Task statement
Everything from the line that contains "class: Mammalia" through the last line below should be transcribed exactly, except the pictures.

Given entries
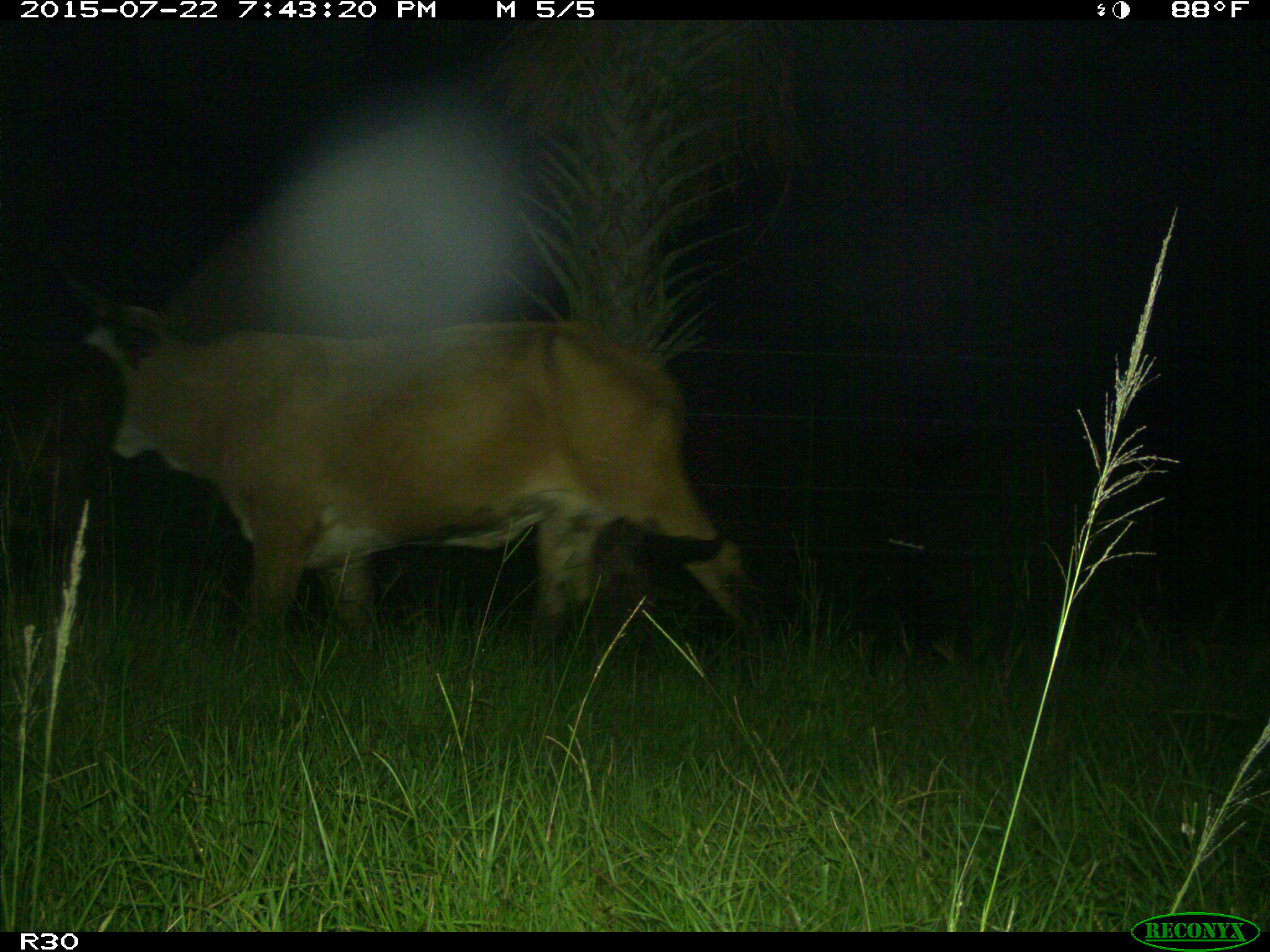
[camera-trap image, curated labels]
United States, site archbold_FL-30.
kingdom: Animalia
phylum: Chordata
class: Mammalia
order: Artiodactyla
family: Bovidae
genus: Bos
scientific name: Bos taurus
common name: domestic cow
Bos taurus (domestic cow).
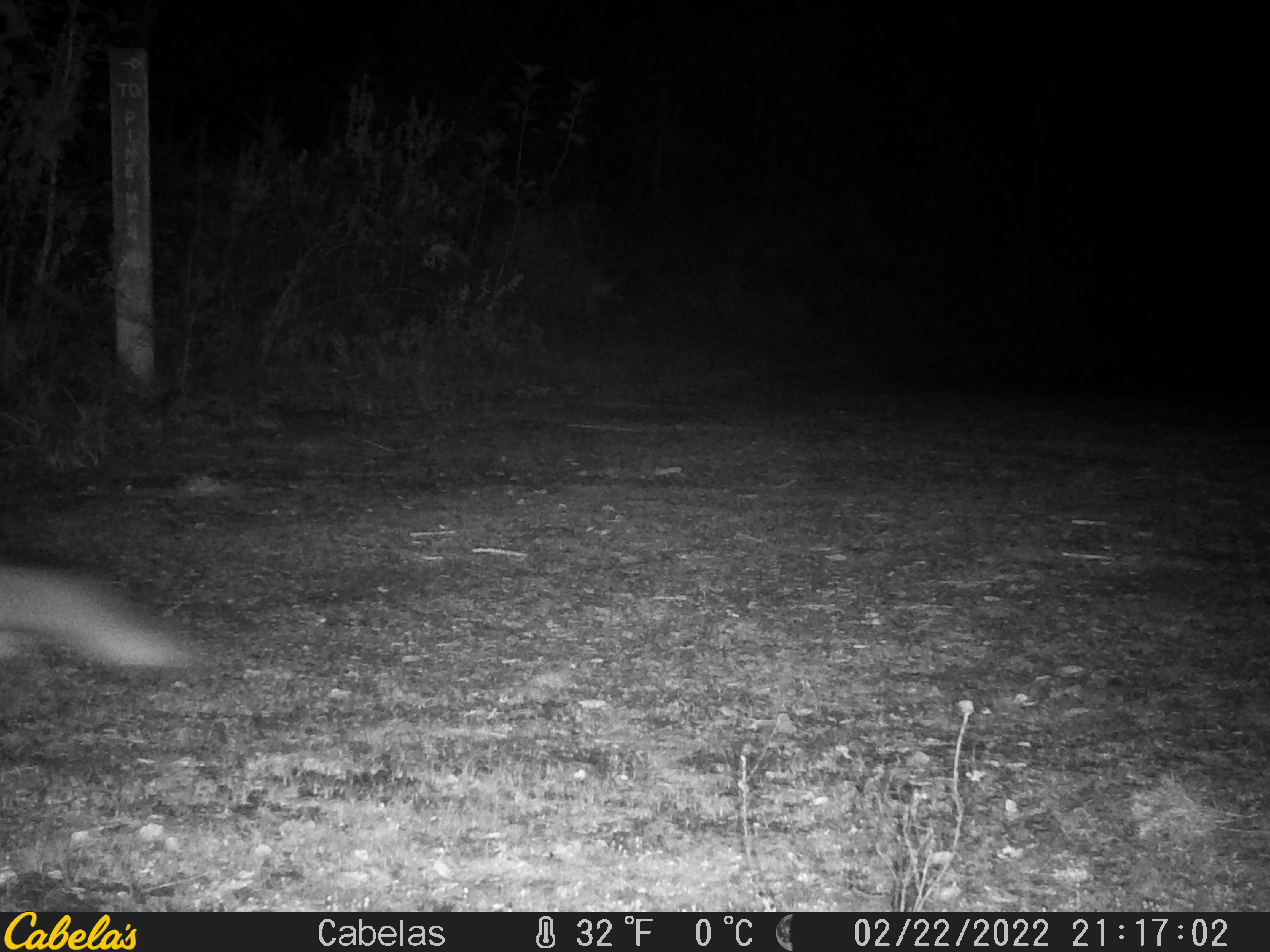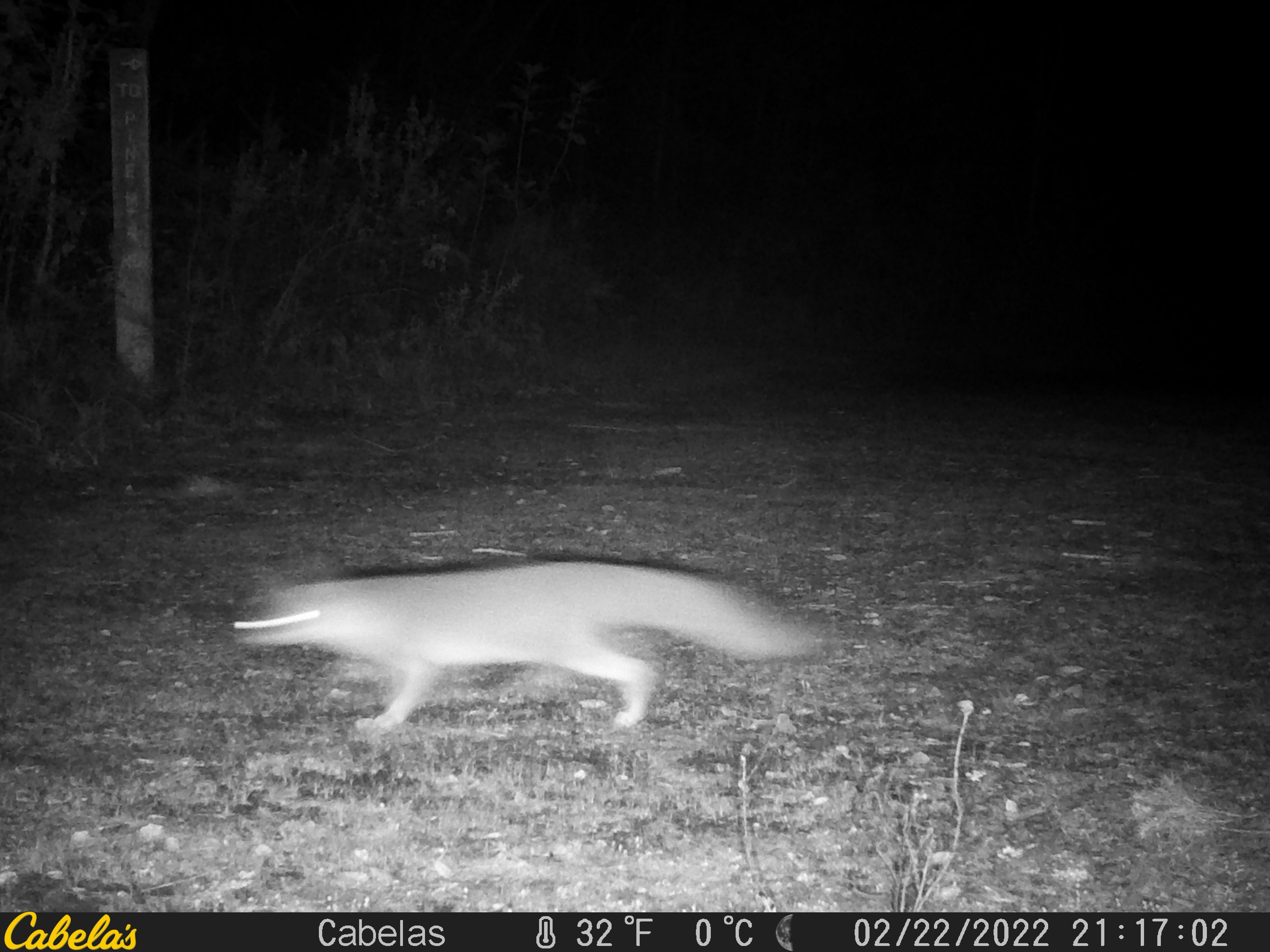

Written response
class: Mammalia
order: Artiodactyla
family: Bovidae
genus: Bos
scientific name: Bos taurus
common name: domestic cow
Bos taurus (domestic cow).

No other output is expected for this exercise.